What good wheel places are in the GTA area that are worth going to... 

So far i tried: 

Simply Tire 
Extreme Wheel and Tire 
Wheels Direct 
other radom places...


----------



## rick89 (Dec 2, 2008)

i think since you want to buy a good set of rims like the rs4s from vmr you should just wait it out, it be well worth the wait after you get the 708s. They look really good and you dont want to rush and buy it cause you wanted it fast. just my opinion since you are not sure on what rim you wanted and the rs4 is the one you really wanted to begin with.


----------



## t_white (Jun 10, 2006)

ODY said:


> Not really looking to spend that much on OEM wheels, Plus they don't have a nice offset and i am all about stance..... But i really don't care what everyone has since i like the way my car look and i do it for me not others..


 under $1500 for a nice set of oem wheels with tires? my a8 wheels have an et 45 and they are 8.5 wide... perfect stance, im just waiting on tires and coils for my car.

● **TASK STATEMENT**
In the forum thread about wheel shops, what offset and width does t_white give for the A8 wheels?

● **DATASET EXCERPT**
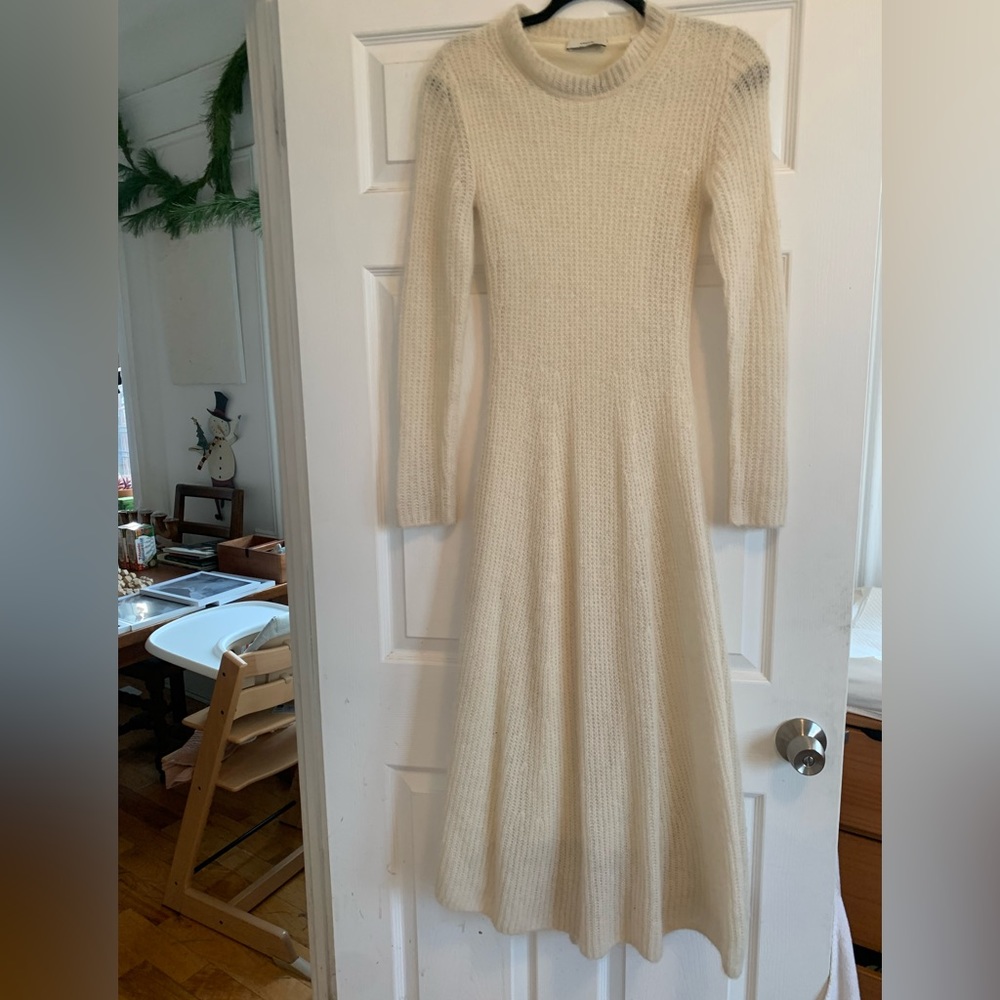 Vince knit long dress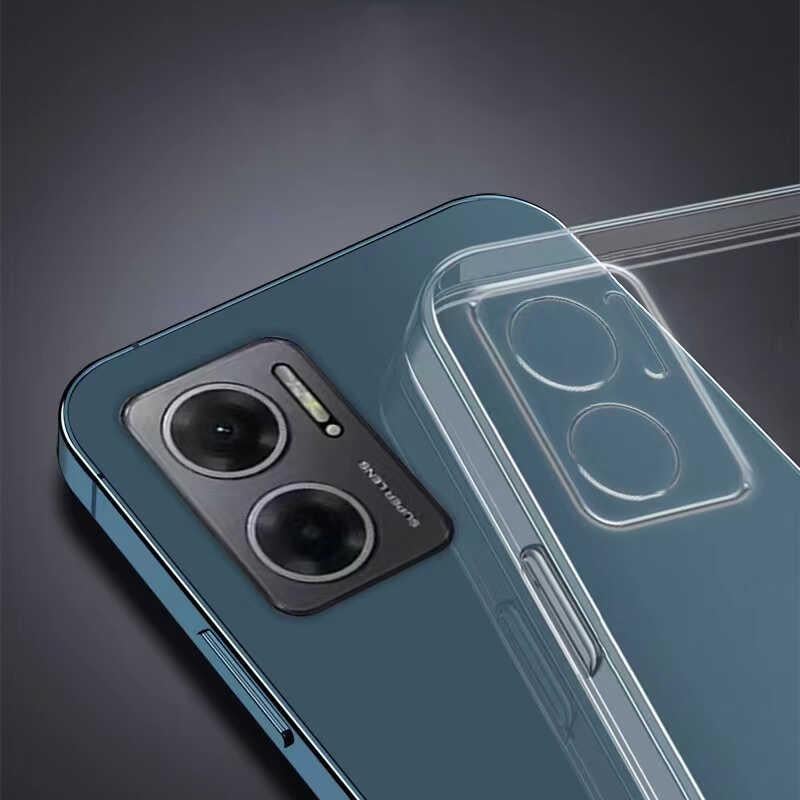 Xiaomi Redmi Note 11E Kılıf Zore Süper Silikon Kapak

● **REPLY TO THE TASK**
An ET of 45 and a width of 8.5.